OBJECTIVES |
1 – Reproduce the part of the vBNG template passage between "Note the virtual" and "Network Gateway (vBNG)", inclusive.
2 – Answer these from the vBNG template passage:
(a) What address range is given for the CPE_SIGNAL network?
(b) Which heat_template_version does the template declare?
(c) What label does the vpp_source_repo_url parameter carry?

PASSAGE |
Note the virtual link details of bng_gmux (10.1.x.x) and brgemu_bng (10.3.x.x), which are the 2 virtual links connecting BRG_Emulator to BNG_MUX and BNG_MUX to VG_MUX, and also two other network interfaces of BNG_MUX to connect to CPE_SIGNAL network (10.4.x.x), and lastly to ONAP OAM network (10.0.x.x).

Let us look at some of the interesting parts of HEAT template (base_vcpe_vbng.yaml) for this service. A full copy of the HEAT template file can be found here.

heat_template_version: 2013-05-23

description: Heat template to deploy vCPE virtual Broadband Network Gateway (vBNG)

##############

#            #

# PARAMETERS #

#            #

##############

parameters:

 ...

 brgemu_bng_private_net_id:

   type: string

   label: vBNG IN private network name or ID

   description: Private network that connects vBRG to vBNG

 ...

 bng_gmux_private_net_id:

   type: string

   label: vBNG vGMUX private network name or ID

   description: Private network that connects vBNG to vGMUX

 ...

 cpe_signal_net_id:

   type: string

   label: vCPE private network name or ID

   description: Private network that connects vCPE elements with vCPE infrastructure elements

 ...

 vbng_private_ip_0:

   type: string

   label: vBNG IN private IP address

   description: Private IP address that is assigned to the vBNG IN

..

 vnf_id:

   type: string

   label: VNF ID

   description: The VNF ID is provided by ONAP

 vf_module_id:

   type: string

   label: vCPE module ID

   description: The vCPE Module ID is provided by ONAP

 dcae_collector_ip:

   type: string

   label: DCAE collector IP address

   description: IP address of the DCAE collector

 ..

 vpp_source_repo_url:

   type: string

   label: VPP Source Git Repo

   description: URL for VPP source codes

 ..

#############

#           #

# RESOURCES #

#           #

#############

resources:

 ...

SUPPLIED INFORMATION |
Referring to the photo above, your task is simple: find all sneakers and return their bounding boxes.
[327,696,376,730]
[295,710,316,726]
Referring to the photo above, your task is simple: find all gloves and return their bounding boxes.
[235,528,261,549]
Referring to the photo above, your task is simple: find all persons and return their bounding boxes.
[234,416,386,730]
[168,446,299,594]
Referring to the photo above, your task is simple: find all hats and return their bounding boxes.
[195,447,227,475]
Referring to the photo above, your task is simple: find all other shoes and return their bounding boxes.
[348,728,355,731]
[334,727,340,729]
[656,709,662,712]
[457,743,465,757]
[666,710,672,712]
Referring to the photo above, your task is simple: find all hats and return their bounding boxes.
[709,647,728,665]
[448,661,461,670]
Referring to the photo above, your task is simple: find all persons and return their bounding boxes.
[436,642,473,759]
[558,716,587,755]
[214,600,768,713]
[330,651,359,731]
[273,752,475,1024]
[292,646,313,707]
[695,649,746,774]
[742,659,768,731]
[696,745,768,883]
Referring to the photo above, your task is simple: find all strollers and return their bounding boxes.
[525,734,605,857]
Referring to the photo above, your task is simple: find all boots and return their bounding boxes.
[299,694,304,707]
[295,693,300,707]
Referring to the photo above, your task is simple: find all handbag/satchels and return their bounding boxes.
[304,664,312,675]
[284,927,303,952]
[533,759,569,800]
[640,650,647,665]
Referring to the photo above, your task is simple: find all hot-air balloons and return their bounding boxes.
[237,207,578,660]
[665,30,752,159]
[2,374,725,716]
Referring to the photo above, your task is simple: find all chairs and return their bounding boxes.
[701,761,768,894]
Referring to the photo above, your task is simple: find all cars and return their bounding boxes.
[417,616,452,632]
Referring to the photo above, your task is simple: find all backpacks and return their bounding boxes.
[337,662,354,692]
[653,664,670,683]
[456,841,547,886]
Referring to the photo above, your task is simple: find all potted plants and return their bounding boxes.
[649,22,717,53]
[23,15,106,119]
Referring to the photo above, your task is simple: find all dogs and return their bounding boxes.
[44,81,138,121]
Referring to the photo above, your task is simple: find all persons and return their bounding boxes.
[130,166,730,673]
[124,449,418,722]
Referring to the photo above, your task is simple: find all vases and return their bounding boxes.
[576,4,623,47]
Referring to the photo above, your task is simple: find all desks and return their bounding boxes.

EXERCISE SOLUTIONS |
1 –
Note the virtual link details of bng_gmux (10.1.x.x) and brgemu_bng (10.3.x.x), which are the 2 virtual links connecting BRG_Emulator to BNG_MUX and BNG_MUX to VG_MUX, and also two other network interfaces of BNG_MUX to connect to CPE_SIGNAL network (10.4.x.x), and lastly to ONAP OAM network (10.0.x.x).

Let us look at some of the interesting parts of HEAT template (base_vcpe_vbng.yaml) for this service. A full copy of the HEAT template file can be found here.

heat_template_version: 2013-05-23

description: Heat template to deploy vCPE virtual Broadband Network Gateway (vBNG)

2 –
(a) 10.4.x.x
(b) 2013-05-23
(c) VPP Source Git Repo